Pour 1/2 cup or so of the filling into a bowl and let set in the fridge for 20 minutes. Take it out and cut into it with a knife. If the knife comes out clean and the mixture is firm, the consistency is right. Just add the test portion back to the blender and process briefly. If it's too wet, place test portion back in the blender and add 2 tbs coconut oil. Process until smooth. You could re-test the mixture if you wish but it's probably going to be fine.

Once you're happy with your filling, transfer the mixture to a large bowl and fold in 3 cups of fresh blueberries.

- Place some of the Almond Crust mixture in 6 small bowls and pat down lightly.

- Top with Blueberry Filling.

- Allow to chill in the fridge for several hours before serving.

And this wraps up our fabulous time in Agoura Hills with Renata, Ken and their animal friends.
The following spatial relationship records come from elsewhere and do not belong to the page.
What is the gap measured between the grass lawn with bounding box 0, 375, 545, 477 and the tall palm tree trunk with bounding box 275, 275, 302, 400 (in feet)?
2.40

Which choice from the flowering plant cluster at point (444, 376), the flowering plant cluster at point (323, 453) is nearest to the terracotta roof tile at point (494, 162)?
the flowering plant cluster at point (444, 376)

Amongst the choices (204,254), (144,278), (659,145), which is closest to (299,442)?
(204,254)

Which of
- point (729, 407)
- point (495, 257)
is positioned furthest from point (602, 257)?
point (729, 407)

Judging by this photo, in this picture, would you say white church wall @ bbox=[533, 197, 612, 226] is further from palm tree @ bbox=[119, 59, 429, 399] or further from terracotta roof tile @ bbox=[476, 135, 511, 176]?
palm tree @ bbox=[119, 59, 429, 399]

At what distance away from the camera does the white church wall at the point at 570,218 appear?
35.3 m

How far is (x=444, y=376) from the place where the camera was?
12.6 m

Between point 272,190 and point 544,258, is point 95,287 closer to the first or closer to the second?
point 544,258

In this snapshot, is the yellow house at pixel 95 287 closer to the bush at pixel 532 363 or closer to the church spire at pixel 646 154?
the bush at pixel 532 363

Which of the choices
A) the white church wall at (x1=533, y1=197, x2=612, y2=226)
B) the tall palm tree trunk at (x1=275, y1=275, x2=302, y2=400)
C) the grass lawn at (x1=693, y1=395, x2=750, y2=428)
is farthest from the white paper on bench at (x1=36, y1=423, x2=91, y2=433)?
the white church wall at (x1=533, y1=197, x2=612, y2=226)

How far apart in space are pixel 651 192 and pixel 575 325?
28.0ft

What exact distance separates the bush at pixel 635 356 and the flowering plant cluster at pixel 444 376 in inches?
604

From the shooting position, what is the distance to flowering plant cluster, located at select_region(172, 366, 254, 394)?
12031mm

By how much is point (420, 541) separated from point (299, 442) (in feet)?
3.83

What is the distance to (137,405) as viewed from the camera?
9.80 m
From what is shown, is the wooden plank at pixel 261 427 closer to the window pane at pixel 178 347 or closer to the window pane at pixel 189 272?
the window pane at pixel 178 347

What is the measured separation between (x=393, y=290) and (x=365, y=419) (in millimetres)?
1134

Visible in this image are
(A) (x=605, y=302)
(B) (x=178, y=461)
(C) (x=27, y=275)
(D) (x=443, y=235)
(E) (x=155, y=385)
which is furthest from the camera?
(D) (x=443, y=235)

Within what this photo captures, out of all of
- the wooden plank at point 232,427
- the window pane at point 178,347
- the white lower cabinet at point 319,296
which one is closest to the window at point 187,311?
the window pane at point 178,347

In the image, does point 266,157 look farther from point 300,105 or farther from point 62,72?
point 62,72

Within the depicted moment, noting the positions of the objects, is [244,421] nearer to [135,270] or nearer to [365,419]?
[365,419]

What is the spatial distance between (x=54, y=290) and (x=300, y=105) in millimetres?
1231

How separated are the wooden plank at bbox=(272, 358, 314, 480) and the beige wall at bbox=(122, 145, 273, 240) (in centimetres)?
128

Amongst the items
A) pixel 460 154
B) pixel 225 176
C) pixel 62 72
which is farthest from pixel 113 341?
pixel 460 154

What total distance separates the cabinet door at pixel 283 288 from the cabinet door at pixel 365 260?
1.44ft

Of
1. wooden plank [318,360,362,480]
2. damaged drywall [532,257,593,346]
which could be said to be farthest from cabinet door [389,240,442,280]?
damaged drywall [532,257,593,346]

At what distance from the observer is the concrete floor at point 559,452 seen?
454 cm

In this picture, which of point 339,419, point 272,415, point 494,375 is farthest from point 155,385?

We feel so very blessed with the beautiful and generous people that The Mystery is putting on our path!


  1. Carmella, great post - I just love your blog. Thank you so much for sharing your wonderful recipes and experiences. You have contributed such wonderful knowledge to the raw food community :)

  2. I love your blog too! Beautiful pictures and healthy adventures are always an inspiration : )

  3. I'm going to try that Blueberry Dessert... Looks delish!
    Thanks for sharing Carmella! Give Kylo, DaPuss and Don a kiss for me, will you? Oh! And hugs to you!!!
    Sheryl-Anne xx

  4. Thanks Carmella.
    Lovely pictures of the scenery and the mouthwatering foods.
    Enjoy your trip

  5. All the food looks amazing! Great pictures as always!